You can pull out whatever symbolism you like, too. Some cite racism -- which almost fits when you watch all these white people battling "ethnic" Haradrim atop their mammothlike Mûmakil -- but this is an old-fashioned Northern European myth, which largely neutralizes the complaint. More interesting, and much as in The Incredible Shrinking Man, when diminutive Frodo and Sam battle the massive female spider Shelob, they're very clearly confronting a furry, gargantuan vagina dentata, complete with goop-spurting action -- echoes of Jackson's devouring-mother issues in Dead Alive. A little later, ardent Éowyn confronts the not-particularly-interesting Witch King (Lawrence Makoare) astride his enormous, blatantly phallic Fell Beast. Guess what she does to its head with her sword? (Plug your ears for the shrieks of approval.)

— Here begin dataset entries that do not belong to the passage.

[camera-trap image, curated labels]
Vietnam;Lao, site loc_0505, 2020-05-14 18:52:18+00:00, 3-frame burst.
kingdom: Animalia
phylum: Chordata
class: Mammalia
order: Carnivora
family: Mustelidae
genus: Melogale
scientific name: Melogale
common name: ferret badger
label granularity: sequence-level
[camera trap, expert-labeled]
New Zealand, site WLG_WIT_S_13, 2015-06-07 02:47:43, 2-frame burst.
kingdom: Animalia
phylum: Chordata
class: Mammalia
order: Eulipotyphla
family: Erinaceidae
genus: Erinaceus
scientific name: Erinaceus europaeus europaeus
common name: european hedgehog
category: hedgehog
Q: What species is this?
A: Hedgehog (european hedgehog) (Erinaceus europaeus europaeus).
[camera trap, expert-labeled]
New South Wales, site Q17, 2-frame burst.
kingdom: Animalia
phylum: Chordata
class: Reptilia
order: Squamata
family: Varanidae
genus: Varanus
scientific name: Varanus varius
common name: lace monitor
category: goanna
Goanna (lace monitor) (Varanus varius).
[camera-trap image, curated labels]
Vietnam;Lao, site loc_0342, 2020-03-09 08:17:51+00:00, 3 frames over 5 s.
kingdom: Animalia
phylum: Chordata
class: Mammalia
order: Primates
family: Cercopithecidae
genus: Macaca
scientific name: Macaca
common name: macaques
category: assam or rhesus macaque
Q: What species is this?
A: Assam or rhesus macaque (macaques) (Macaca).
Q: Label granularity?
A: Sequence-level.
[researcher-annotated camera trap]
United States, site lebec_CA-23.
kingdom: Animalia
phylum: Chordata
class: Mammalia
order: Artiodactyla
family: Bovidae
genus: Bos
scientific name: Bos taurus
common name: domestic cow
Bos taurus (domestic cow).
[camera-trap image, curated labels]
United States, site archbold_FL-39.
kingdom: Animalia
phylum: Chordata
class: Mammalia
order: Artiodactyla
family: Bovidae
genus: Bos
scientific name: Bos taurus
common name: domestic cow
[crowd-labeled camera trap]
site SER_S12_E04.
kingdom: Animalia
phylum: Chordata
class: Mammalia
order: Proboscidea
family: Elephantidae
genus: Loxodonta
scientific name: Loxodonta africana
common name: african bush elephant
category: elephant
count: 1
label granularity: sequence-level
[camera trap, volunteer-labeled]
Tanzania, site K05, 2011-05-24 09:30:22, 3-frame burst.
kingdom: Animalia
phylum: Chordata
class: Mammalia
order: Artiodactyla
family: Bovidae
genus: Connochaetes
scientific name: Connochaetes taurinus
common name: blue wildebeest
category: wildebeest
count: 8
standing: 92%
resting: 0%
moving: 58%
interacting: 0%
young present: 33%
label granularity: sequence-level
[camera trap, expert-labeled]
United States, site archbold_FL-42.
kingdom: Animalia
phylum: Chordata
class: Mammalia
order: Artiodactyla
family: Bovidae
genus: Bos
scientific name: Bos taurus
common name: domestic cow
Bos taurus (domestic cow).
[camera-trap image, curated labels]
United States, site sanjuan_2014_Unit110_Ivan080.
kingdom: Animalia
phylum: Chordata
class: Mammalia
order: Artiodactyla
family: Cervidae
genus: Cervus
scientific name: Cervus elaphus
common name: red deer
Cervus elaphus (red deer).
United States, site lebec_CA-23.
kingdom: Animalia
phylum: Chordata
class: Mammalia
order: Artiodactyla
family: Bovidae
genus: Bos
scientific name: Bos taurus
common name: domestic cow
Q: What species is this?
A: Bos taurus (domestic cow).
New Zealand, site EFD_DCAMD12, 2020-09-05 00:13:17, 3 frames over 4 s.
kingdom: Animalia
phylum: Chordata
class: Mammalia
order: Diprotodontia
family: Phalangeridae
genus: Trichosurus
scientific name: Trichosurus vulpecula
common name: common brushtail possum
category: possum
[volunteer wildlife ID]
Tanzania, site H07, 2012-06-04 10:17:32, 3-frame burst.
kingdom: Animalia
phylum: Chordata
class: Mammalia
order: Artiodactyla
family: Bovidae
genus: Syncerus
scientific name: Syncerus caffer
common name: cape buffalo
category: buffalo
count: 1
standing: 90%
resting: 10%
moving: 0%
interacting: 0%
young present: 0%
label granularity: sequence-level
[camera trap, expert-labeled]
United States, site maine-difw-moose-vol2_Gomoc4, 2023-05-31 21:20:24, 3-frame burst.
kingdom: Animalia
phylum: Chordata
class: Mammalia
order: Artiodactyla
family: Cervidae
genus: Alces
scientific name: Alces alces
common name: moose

Of course, the marketing hype and CG effects -- more of both than in the previous films combined -- threaten to dwarf the actors at every turn. This is where Jackson, whose finest film remains Heavenly Creatures, works for his pay. True, without the stunning designs of Alan Lee and John Howe, the effects of Richard Taylor, the music of Howard Shore and the efforts of thousands of others, this movie would not exist. But consider only one scene, wherein mad Denethor stuffs his face while his son Faramir rides toward almost certain doom and Pippin enchants with an ethereal song, and you'll see it: Jackson is not only a splendid visual stylist, he's an ace with actors, editing, color-timing, tone, the works.
After all the nitpicking and swooning, the overall achievement of The Lord of the Rings trilogy finally comes down to this: Within the last century of cinema, with very few exceptions, it has never been so easy to say fucking wow about a movie -- and mean it.